The Fermi paradox was a contradiction first pointed out by physicist Enrico Fermi. During lunch with his colleagues in 1950, he discussed a contradiction between the lack of evidence for extraterrestrial civilizations and the high probability that life must have existed on other planets.
The age and vastness of the universe make it likely that extraterrestrial life has occurred somewhere. Fermi questioned why space craft or probes are not seen if advanced extraterrestrial civilizations exist in the Milky Way galaxy.
Some scientists seek proof of extraterrestrial civilizations, while proposing that life could exist without our knowledge. Other scientists believe that intelligent extraterrestrial life either does not exist or is so rare that we will never find it.
Since 1960, various efforts have tried to find evidence of extraterrestrial intelligence. Our lack of interstellar travel capability makes this challenging. Therefore, scientists search for evidence such as radio transmissions, which can travel vast distances.
To human scientists, radio technology and radio telescopes are a natural step for intelligent, technologically-advanced species. It is believed that our intense television and radio communication broadcasts might attract the attention of an extraterrestrial civilization. In turn, we continue to seek radio waves from them. To date, there has been no success.
In recent years, advances in technology have allowed us to examine planets outside of our solar system. Spectrographic analysis allows us to examine the atmosphere of these planets. Scientists search for evidence of air pollution, a possible sign of technological advancement.
However, it is very difficult to observe these planets directly. The first claim of direct observation was made in 2004. Instead, the existence of these planets is usually inferred from observing the effects they have on their stars. This allows us to only deduce the mass and orbit of the planet. The planetary environment can only be roughly approximated.

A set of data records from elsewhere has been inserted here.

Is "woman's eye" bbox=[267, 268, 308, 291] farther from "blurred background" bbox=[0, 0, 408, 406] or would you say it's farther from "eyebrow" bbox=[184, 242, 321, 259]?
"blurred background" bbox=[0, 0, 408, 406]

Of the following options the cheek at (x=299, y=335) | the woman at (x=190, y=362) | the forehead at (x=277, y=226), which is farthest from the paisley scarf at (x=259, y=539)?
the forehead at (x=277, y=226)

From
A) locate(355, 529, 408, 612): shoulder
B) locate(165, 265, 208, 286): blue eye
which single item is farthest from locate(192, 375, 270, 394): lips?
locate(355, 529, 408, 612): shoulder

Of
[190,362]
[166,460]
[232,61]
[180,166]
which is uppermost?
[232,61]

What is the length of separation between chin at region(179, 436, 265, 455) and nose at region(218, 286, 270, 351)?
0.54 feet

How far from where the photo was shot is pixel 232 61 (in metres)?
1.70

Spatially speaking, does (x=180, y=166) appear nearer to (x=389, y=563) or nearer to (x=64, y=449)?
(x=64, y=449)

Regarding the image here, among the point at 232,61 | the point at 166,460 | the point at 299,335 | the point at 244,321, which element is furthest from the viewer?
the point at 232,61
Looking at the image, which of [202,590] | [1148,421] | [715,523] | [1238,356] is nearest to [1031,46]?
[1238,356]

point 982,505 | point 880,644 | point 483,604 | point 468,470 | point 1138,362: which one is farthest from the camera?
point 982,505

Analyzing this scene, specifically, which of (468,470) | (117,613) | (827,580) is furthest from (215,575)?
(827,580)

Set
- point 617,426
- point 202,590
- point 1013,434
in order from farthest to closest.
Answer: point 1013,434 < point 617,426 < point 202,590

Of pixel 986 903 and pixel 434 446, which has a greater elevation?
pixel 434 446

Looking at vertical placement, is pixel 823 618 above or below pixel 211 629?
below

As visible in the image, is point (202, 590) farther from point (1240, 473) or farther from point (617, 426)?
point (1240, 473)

Several attempts have been made to theoretically explain this paradox. Some believe that the absence of evidence proves extraterrestrials do not exist. Others try to explain the silence without ruling out the possibility of extraterrestrials. These explanations often include assumptions about alien technology and behavior.
The simplest explanation is that we are truly alone in the galaxy.
It is also possible that no other civilizations have arisen. This is known as the “Rare Earth” hypothesis. According to this belief, earth is unique. In this view, many coincidences lined up to permit complex life on Earth. In the long history of life on Earth, only one species has developed the technology to make spaceflight and radio technology possible. The incredible intelligence of the human species may be nothing more than an ecological surprise. Even if intelligence is widespread, technology is not.
Some believe that intelligent life exists only to destroy itself through warfare or other catastrophe. To them, any extraterrestrial intelligence that may exist could have already destroyed itself. Even if it had not destroyed itself, it is likely that these aliens would be super predators, much like Homo sapiens. Perhaps it is their nature to destroy others, much as it is ours.
Both religious and philosophical traditions often believe that human beings were created alone. While some Jewish and Christian thinkers believed that extraterrestrial life was a possibility, many did not. Instead, they saw human beings as unique, part of God’s great plan.
Of course, it is possible that advanced extraterrestrial civilizations exist on other planets without our knowledge. Perhaps our limited technology does not allow us to communicate with them; perhaps we just don’t understand them.
Even if such civilizations exist, it is possible that they are too far away to maintain a two-way conversation with us. If messages take several thousand light years to pass between the two planets, communication becomes difficult. In that time, entire civilizations can rise and fall.
All in all, our inability to use technology for communication has existed for less than 100 years. Prior to that, we were still cooking food over fires. For most of human history, technology has involved finding various clever ways of banging rocks together. It is entirely possible that we haven’t been looking for long enough, or listening for long enough, to find the proof we so anxiously seek.